Region of Murica
REGION OF MURCIA
Murcia is one of the regions with the greatest yearly number of sunny days, an average temperature of 21º C, and 250 km of shoreline over two seas: the Minor and the Mediterranean. Its environment is noted for being a land of contrasts, with high mountain natural parks, southern basins with steppe landscapes, and wonderful beaches such as those of La Manga, Mazarrón and Calblanque.
Murcia´s coastline is rich and diverse, with strips of rough waters and coves with placid and serene beaches. Dunes, salt flats, wetlands... The Murcia Region coastline contains a considerable number of areas of unquestionable environmental interest, with many of them being Natural Protected Areas. Places where you can still find native flora and fauna species such as the Phoenician juniper (Sabina mora), a native tree variety, and the "fartet" (Aphanius iberus), a minute and highly unusual fish, the only one of its kind.
The diversity of landscapes, a privileged climate and its cultural and historical richness make Murcia the perfect region to live in and enjoy the outdoors, practice water sports in the Minor Sea, explore its mountains, go hiking, rural tourism... and, of course, play golf.
Six National Tourism Interest festivals, and 31 Regional Tourism Interest festivals provide an idea of the Murcia Region´s lengthy festive calendar, of great interest to residents and visitors alike.
It all begins on the last Sunday in January, with the Cuadrillas de Barranda Festival. February is Carnival month, with famous dance troupe parades, and costume contests in communities such as Águilas, Cartagena, and Cabezo de Torres.
Holy Week is noted for the Cartagena, Lorca, Jumilla and Murcia processions. It is also the season of the Tamborradas (processions with drummers) that accompany the Mula and Moratalla celebrations, and the Murcia Spring Festivals. A highlight of the latter festivals is Bando de la Huerta Day, on which thousands of Murcianos', sporting their traditional attire, accompany the cavalcade through the city. Another Holy Week festival is the Entierro de la Sardina, which is Murcia´s other major festival together with Bando. A pagan festival of mythology and fire, a must-see magical night in the city, where a striking parade of dance troupes, brass bands, entertainment groups, dragons, giants, huge-headed figures, and floats accompany an enormous sardine, which is ultimately burned in a purifying fire under a spring sky lit up by the dazzling fireworks performance.
The month of May features Moor and Christian parades in many of the region´s towns, such as Abanilla and Alhama, and the massively attended performances of the Santísima y Vera Cruz Festival in Caravaca.
The summer sees an abundance of Virgen del Carmen seafarer´s processions in many of the coastal communities.

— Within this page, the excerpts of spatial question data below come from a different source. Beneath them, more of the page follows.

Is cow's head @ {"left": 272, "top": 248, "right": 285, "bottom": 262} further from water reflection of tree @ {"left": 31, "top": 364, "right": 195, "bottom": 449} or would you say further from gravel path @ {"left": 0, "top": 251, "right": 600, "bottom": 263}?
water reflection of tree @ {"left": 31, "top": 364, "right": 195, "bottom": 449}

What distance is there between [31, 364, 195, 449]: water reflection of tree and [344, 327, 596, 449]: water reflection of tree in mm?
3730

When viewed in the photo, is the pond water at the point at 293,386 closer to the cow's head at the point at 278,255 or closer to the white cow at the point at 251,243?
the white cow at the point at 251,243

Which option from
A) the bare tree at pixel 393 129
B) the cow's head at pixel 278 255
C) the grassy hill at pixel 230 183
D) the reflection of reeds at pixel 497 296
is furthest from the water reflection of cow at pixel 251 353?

It is also the season of cultural festivals such as those of San Javier, La Unión, Los Alcázares, Lorca, and the Wine Harvest Festival in Jumilla.
In autumn Murcia prepares for the September Fair, with the Moors and Christians parades, and the Mediterranean Folklore Festival. Concurrently, legions of Romans and Carthaginians face each other on the streets of Cartagena, recalling ancient historical times. Over 10 days, key moments in the history of Spain are staged in outdoor performances: a motion picture production of the city´s refounding; the wedding of Hannibal and Princess Himilce amid mystical dances and divine invocations; the power of Rome represented by the seaborne arrival of its Legions and Circus, a live performance with four-in-hand races; Hannibal´s departure to Italy with his grand army; and the final battle staged outdoors at twilight.
September is also the month of the religious pilgrimages called Romerías, featuring Virgen de la Fuensanta, the patron of Murcia, and Virgen de la Esperanza in Calasparra.
At the end of fall, the prominence of the festivals moves to the north of the region, with the Fiestas de la Purísima in Yecla, amid the thunder of the harquebuses. The Cuadrillas de Ánimas (troupes) and the Campanas de Auroras ("Dawn Bells" music group) announce the beginning of Christmas by singing their carols along orchard roads. Also famous in the Region during these dates are the nativity scene contests, and the big parades on Epiphany Day.